When it presents intraorally, WD most commonly appears as a white nodule, papule, or plaque, which may be corrugated and contain an umbilicated center. This appearance contrasts with cases of cutaneous WD, which are more often skin colored and exhibit a rolled, smooth edge and hyperkeratotic central plug. In both cutaneous and mucosal WD, lesions are typically asymptomatic, although there may be a central area of drainage or bleeding. Cutaneous WD is most common on the skin of the head, neck, trunk, and extremities. Intraorally, WD is usually seen on keratinized mucosa such as the maxillary and mandibular alveolar ridges and hard palate. In our case, the lesion of WD presented on the left retromolar trigone, which is an area of nonkeratinized tissue containing attachments of the buccinator and superior constrictor muscles and the tendon of the temporalis muscle. Allon and Buchner reported no lesions occurring in this location in their meta-analysis.

The etiologies of both oral and cutaneous WD are unknown. Cutaneous WD is derived from pilosebaceous units; however, this is not the case with oral WD, as pilosebaceous units are not normally found intraorally.
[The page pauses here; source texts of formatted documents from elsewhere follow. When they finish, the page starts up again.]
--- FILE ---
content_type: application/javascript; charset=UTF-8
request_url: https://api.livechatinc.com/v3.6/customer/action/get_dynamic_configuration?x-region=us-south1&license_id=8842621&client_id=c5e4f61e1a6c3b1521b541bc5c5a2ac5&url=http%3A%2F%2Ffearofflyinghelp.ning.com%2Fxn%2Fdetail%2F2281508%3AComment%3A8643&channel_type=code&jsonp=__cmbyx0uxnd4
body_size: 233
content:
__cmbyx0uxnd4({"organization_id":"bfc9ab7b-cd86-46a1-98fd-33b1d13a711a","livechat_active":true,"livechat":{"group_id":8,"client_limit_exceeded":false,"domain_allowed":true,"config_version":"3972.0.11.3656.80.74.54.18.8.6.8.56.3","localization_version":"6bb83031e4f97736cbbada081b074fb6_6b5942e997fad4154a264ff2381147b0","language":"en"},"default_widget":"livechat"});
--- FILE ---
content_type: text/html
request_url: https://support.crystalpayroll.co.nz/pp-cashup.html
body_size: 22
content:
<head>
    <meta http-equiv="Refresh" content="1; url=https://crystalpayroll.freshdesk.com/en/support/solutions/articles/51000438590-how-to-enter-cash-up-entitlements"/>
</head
Although ectopic sebaceous glands (Fordyce spots) can be seen on the buccal mucosa, these do not correlate with the intraoral distribution of WD. Local trauma caused by cheek biting or ill-fitting dentures have been implicated in some cases of oral WD. Some investigators suggest a link between tobacco use and oral WD.

Histologic differential diagnosis of oral WD may include SCC, particularly the acantholytic forms, keratoacanthoma, and Darier disease. Oral WD may mimic SCC clinically because of the presence of ulceration and verruciform features, as was the case with our patient. However, WD often presents as a cup-shaped configuration not typically seen in SCC. Furthermore, the more common intraoral locations for WD are less frequently involved in SCC. Histologically, SCC shows features of cellular atypism and increased mitotic activity not seen in WD. Keratoacanthoma may show clinical and histologic similarities because of its shared cup-shaped configuration; however, it lacks features of dyskeratosis and is unlikely to occur intraorally aside from the outer lip. Darier disease will present with multiple lesions and is caused by mutations in the ATP2A2 gene on chromosome 12q23-24, which encodes the sarcoplasmic/endoplasmic reticulum calcium-adenosine triphosphate isoform 2. This mutation is only described in Darier disease and is not seen in WD. Intraoral manifestations of Darier disease may also cause a cobblestone appearance of the oral mucosa absent in cases of WD. Complete surgical excision is the preferred treatment for WD. WD does not recur after removal, and no malignant potential has been reported.